A Persistência do Valor e a Contradição Real
Tornou-se igualmente comum dizer, nestas condições, que a medida do valor deixou de valer, foi implodida pelo próprio desenvolvimento das forças produtivas, pelo imenso acúmulo de riquezas na forma de trabalho morto. Antes de tratar a questão do fim da teoria do valor-trabalho na produção atual, talvez seja útil entender se, de fato, a medida alguma vez existiu, isto é, se e como o capital opera a equivalência dos diversos valores. Para tanto, é que tomaremos como objeto de investigação o problema da determinação do valor da força de trabalho. Neste caso, acompanhando de perto os textos de Marx, percebe-se que a quantificação do valor da força de trabalho, e sua manifestação na forma de salário, não implica que a força de trabalho seja uma categoria exclusivamente econômica. Assim, não há razão para propugnar o fim do valor como medida econômica e meio de regulação das trocas sociais, pois, de fato, o valor nunca foi mecanismo efetivo de regulação, na medida em que categorias econômicas não podem ser realmente ativas. Deste modo, não pode deixar de ser efetivo algo que nunca o foi. O que falta neste contexto é uma exata compreensão de como interagem as categorias que estão em oposição no interior de uma unidade contraditória.
Cabe aqui discutir o que é, para Marx, "resolver uma contradição". Uma contradição real não se resolve pela eliminação de uma das partes em oposição, o que significa o próprio fim da unidade contraditória, cuja existência só se dá na forma de processo. A contradição capital-trabalho consiste precisamente em que os termos antagônicos só existem no interior de uma unidade contraditória, que, precisamente por ser contraditória, não se constitui enquanto unidade estável, mas apenas na forma de um processo perene de luta.
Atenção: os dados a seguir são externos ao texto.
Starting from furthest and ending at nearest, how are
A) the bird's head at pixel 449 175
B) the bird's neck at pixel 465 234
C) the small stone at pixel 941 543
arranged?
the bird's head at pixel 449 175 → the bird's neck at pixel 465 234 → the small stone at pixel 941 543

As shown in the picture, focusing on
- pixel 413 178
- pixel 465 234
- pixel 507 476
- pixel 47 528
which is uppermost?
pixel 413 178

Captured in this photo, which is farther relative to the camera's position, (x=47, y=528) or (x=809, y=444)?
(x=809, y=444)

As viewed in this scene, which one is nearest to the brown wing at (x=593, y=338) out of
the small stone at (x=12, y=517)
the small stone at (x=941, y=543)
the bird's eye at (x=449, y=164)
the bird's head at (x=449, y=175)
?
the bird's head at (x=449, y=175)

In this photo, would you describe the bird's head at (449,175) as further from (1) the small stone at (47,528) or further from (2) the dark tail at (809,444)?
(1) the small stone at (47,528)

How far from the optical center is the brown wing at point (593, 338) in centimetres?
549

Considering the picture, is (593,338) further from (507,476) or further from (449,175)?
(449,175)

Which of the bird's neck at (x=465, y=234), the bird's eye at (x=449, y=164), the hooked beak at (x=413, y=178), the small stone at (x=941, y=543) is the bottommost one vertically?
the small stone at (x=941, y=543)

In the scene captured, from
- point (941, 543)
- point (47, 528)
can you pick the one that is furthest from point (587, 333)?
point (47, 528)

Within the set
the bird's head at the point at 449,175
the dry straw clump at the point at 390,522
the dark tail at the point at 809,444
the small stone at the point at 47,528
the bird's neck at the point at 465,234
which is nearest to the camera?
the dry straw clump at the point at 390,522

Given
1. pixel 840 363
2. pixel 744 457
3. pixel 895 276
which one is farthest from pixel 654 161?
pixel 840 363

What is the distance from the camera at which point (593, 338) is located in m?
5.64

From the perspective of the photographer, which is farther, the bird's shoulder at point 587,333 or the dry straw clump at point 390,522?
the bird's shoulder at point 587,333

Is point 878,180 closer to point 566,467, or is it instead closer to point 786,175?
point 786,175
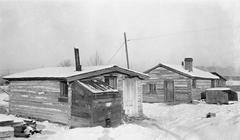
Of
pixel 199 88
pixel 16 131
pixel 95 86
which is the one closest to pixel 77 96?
pixel 95 86

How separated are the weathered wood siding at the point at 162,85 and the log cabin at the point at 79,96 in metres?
9.50

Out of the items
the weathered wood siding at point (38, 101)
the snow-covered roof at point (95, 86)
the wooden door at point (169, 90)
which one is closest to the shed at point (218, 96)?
the wooden door at point (169, 90)

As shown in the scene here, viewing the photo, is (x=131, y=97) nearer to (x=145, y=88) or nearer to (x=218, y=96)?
(x=218, y=96)

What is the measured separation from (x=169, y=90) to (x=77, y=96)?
16.0 metres

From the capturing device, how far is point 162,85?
29609 mm

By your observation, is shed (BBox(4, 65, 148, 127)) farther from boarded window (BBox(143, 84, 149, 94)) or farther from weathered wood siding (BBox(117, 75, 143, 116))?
boarded window (BBox(143, 84, 149, 94))

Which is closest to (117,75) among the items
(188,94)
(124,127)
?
(124,127)

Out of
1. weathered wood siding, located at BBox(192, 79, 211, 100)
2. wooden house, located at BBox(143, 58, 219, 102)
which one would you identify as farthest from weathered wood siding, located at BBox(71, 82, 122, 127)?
weathered wood siding, located at BBox(192, 79, 211, 100)

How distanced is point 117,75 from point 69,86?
4.11 meters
Por isso a passagem da subsunção formal à subsunção real (introdução da maquinaria) não pode ser entendida como um momento, e sim como um processo inacabado, no qual a independência do capital em relação ao trabalho vivo é apenas relativa, vale dizer, no qual se repõe, sob novas formas, a dependência do capital em relação ao trabalho vivo, ainda que a objetivação do processo de trabalho seja crescente. O trabalho continua a desempenhar um papel essencial no processo de trabalho automatizado, o que exige que voltemos nossa atenção para as funções de controle e de vigilância do sistema de maquinaria.
De nada adianta dizer que é contraditório um processo de produção cuja base de extração de mais-valia está reduzida a um mínimo, com a redução do trabalho direto, pois o ardil do capital consiste justamente em encontrar formas para que estas contradições funcionem. A questão atual é saber que formas são estas e como elas continuam a viabilizar a valorização.